---- Quoted text

RStudio - How to use a local IDE for R to crunch data in R on Gearshift
RStudio is an Open Source and free Integrated Development Environment (IDE) for R. This allows you to work in Graphical User Environment (GUI) in addition to a terminal, which makes it easier when working with data interactively especially when working with graphs / plots as you can view them directly. If you work only on the commandline on the cluster, you would have to create a graph/plot there, copy the image file to your local desktop/laptop and then open the image on your local computer to view the image.
Note that there is also a paid commercial version of RStudio with extra bells and whistles, but the free version should suffice to work with R on Gearshift.
There are several flavors of RStudio and ways to work with them, but we can only support one of them.
How to NOT use RStudio
Do not run the normal a.k.a. non-server version of RStudio on Gearshift sending the graphical (X11) output to your local client computer. Well, it may "work", but the lag in the GUI will result in a very frustrating experience.

--------
---- Data shown

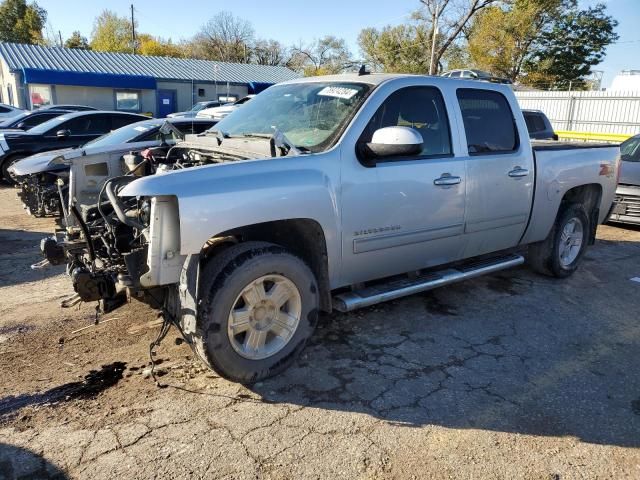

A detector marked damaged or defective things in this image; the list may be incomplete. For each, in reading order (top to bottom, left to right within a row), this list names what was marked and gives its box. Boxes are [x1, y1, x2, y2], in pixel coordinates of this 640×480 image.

cracked asphalt [1, 186, 640, 478]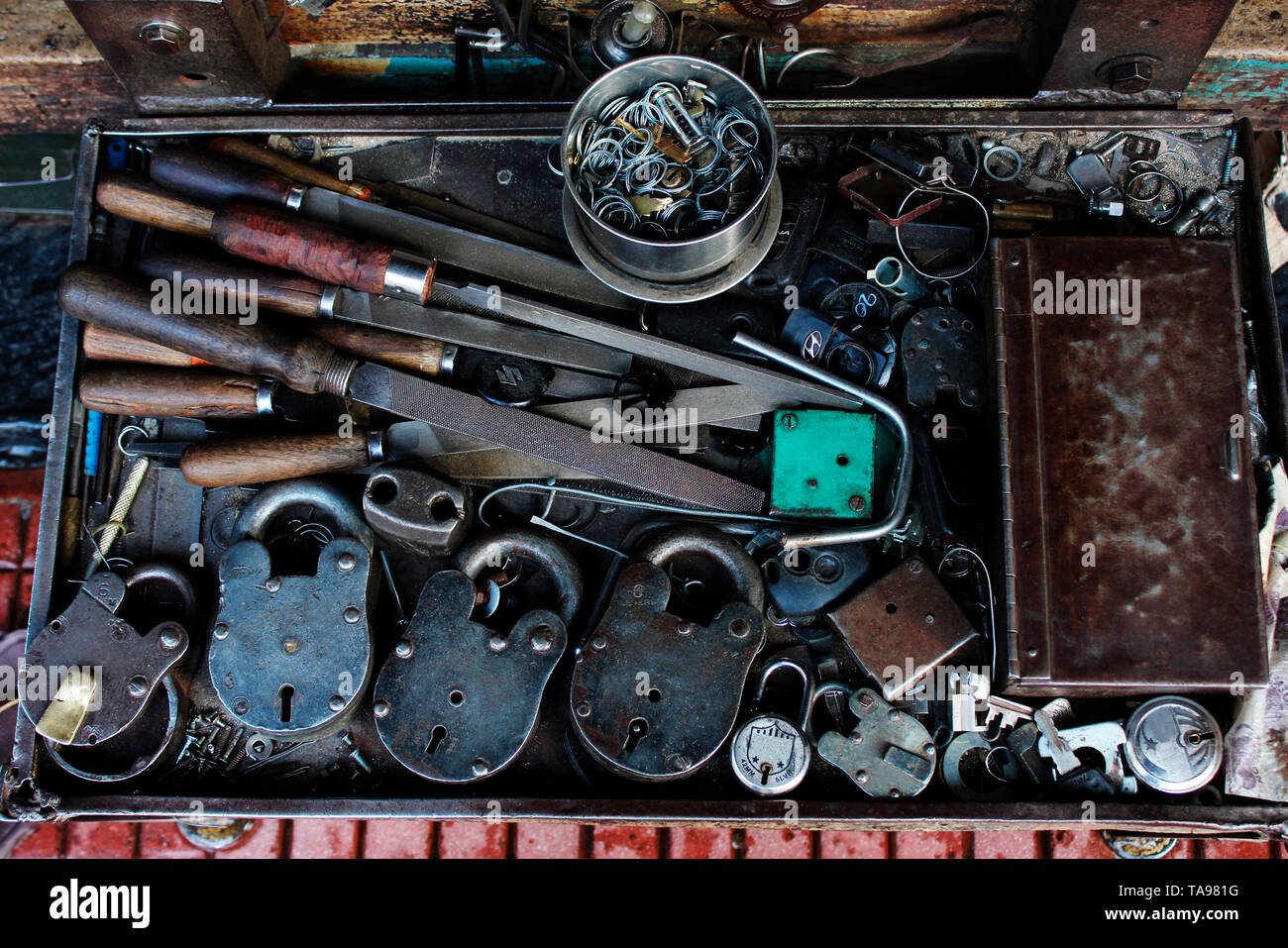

--------

**Parts of the exercise**
**a.** In the RStudio guide, what result does it give for running the normal non-server version of RStudio on Gearshift with the X11 output sent to your local computer?
**b.** Render this sentence from the RStudio guide in Spanish: "There are several flavors of RStudio and ways to work with them, but we can only support one of them."

**In response**
**a.** The lag in the GUI results in a very frustrating experience.

**b.** Existen varias versiones de RStudio y diversas formas de trabajar con ellas, pero solo podemos dar soporte a una de ellas.